Take the line containing "site palau_cam09a, 2018-08-31" and all lines after it to the end of the records, and output them exactly.

Data START

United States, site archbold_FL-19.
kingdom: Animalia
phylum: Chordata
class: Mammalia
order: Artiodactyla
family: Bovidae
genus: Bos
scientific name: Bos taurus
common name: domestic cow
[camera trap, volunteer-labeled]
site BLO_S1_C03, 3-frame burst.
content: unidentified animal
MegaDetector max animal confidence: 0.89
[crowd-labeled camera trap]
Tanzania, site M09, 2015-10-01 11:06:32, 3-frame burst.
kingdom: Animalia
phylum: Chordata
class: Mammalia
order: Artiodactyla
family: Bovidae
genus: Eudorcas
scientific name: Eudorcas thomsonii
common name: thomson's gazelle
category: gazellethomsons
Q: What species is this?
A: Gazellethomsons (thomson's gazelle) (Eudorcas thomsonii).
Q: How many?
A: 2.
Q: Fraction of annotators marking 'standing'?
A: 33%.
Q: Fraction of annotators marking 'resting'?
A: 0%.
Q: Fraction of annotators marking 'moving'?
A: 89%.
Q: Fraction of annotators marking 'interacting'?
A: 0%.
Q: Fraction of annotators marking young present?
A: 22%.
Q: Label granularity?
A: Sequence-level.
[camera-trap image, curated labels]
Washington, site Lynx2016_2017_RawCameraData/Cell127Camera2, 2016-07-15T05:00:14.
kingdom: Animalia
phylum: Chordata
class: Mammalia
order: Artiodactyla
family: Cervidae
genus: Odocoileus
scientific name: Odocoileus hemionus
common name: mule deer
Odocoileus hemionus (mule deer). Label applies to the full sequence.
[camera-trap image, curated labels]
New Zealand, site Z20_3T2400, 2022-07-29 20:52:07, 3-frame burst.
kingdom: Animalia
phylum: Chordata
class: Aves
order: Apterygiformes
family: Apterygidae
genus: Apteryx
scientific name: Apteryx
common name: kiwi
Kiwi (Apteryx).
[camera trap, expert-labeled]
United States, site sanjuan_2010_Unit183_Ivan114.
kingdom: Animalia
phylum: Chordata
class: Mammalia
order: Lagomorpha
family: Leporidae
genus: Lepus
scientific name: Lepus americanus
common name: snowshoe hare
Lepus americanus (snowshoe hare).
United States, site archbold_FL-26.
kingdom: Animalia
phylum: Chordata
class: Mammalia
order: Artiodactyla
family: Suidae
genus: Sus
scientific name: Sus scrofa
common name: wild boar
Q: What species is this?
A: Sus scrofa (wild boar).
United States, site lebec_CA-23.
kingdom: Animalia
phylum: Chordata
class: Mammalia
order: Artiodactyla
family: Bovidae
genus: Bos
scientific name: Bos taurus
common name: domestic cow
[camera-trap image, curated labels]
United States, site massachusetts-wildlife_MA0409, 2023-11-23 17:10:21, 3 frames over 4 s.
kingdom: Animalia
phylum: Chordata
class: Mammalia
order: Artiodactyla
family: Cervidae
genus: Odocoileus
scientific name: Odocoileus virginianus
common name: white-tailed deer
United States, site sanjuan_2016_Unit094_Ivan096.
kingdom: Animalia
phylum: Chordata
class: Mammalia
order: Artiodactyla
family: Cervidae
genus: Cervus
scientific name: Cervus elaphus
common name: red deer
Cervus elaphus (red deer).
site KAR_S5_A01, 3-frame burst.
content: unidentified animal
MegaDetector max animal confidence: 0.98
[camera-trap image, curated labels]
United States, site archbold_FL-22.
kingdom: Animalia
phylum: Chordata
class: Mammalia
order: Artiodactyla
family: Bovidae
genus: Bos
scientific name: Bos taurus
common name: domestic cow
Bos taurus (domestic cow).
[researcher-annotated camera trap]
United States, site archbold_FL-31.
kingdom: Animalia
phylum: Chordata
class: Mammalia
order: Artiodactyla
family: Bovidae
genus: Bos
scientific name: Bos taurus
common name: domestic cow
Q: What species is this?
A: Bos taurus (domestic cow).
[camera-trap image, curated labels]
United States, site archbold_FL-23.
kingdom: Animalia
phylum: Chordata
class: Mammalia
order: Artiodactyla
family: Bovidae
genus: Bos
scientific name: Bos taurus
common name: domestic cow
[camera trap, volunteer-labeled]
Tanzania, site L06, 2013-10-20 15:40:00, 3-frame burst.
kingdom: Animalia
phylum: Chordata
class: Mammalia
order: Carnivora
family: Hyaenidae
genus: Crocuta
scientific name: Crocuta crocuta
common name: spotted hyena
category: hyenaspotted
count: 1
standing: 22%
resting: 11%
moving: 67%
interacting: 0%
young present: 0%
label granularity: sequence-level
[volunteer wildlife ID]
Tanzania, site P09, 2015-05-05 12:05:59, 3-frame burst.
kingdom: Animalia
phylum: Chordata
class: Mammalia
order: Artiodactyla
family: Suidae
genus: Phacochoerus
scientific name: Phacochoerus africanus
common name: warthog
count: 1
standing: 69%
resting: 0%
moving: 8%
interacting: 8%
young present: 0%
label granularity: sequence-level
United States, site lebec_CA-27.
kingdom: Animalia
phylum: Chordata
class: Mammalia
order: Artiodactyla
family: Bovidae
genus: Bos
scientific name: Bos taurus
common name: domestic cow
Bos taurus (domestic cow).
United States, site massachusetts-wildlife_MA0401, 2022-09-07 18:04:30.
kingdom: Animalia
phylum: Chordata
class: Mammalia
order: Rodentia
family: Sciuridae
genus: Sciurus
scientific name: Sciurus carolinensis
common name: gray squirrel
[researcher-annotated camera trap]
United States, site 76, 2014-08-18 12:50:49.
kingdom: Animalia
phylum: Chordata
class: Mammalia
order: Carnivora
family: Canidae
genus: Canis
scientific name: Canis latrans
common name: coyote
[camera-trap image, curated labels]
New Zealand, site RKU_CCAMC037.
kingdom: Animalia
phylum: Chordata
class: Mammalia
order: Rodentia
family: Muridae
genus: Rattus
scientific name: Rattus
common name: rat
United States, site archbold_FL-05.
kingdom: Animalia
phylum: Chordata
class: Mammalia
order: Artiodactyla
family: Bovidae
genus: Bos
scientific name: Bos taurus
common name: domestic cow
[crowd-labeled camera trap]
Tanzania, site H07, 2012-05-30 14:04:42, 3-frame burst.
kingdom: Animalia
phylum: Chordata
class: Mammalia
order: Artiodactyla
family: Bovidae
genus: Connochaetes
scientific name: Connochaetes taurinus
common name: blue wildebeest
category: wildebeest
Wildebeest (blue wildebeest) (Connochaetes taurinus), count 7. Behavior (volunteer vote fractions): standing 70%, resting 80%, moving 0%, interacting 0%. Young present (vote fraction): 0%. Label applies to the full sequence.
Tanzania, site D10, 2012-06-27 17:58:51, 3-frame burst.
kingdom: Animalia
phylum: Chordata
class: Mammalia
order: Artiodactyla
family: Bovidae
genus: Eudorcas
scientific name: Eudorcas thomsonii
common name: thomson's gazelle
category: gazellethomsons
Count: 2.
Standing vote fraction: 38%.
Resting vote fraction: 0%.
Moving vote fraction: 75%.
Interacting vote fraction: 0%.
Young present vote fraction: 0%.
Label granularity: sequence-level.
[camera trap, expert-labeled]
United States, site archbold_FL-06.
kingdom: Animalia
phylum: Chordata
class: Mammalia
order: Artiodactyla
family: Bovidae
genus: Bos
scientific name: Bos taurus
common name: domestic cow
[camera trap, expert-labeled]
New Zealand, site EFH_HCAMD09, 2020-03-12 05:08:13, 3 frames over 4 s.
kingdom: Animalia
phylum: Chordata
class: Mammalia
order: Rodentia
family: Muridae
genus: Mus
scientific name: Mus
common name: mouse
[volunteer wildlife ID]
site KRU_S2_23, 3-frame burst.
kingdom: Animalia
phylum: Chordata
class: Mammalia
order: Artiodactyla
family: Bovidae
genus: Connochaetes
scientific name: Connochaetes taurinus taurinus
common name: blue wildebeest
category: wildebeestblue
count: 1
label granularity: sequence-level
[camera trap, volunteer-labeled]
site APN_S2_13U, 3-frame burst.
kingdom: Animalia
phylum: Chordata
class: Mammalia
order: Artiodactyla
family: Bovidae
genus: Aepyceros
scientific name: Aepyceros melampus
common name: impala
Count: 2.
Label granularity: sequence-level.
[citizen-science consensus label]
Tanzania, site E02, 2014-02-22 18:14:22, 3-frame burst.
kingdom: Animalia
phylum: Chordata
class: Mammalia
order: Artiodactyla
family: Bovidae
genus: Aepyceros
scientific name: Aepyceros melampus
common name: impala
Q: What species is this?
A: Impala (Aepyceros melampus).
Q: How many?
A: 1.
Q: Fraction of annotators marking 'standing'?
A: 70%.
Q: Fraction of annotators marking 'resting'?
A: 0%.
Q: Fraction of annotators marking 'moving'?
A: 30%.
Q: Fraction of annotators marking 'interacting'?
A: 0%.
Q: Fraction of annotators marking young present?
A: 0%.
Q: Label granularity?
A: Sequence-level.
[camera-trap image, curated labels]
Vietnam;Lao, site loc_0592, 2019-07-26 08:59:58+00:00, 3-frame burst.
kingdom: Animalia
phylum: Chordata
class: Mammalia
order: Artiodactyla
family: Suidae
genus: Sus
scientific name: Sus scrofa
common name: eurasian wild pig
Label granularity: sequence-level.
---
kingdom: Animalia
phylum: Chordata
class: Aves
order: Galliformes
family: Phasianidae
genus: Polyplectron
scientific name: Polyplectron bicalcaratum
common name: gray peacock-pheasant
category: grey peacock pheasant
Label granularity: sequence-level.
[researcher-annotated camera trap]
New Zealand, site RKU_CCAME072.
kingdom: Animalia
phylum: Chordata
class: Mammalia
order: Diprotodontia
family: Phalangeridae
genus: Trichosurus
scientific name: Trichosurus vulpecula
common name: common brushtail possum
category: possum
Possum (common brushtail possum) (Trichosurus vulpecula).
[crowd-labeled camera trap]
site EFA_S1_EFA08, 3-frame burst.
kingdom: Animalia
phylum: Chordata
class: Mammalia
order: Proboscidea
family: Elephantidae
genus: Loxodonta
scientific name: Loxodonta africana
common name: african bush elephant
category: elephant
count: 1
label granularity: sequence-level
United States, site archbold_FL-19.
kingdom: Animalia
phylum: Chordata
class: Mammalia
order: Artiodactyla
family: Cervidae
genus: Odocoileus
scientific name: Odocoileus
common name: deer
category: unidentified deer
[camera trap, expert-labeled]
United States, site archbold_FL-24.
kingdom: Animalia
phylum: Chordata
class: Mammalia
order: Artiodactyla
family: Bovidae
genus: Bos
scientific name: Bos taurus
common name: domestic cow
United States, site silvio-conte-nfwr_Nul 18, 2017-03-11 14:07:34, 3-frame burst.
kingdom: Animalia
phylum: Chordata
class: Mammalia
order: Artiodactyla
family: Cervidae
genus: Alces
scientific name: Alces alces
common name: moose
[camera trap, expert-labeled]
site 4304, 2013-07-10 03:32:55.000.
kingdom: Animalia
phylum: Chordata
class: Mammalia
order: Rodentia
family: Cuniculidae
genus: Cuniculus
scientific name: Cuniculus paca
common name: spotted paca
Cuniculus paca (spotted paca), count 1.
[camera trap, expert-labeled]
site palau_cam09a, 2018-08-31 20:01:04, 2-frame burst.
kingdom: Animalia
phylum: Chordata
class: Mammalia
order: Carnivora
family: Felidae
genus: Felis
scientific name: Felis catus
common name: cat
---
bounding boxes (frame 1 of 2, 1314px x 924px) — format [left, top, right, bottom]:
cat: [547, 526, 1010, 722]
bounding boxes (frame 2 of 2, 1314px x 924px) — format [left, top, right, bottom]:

Data END

* Task answer
site palau_cam09a, 2018-08-31 20:01:04, 2-frame burst.
kingdom: Animalia
phylum: Chordata
class: Mammalia
order: Carnivora
family: Felidae
genus: Felis
scientific name: Felis catus
common name: cat
---
bounding boxes (frame 1 of 2, 1314px x 924px) — format [left, top, right, bottom]:
cat: [547, 526, 1010, 722]
bounding boxes (frame 2 of 2, 1314px x 924px) — format [left, top, right, bottom]:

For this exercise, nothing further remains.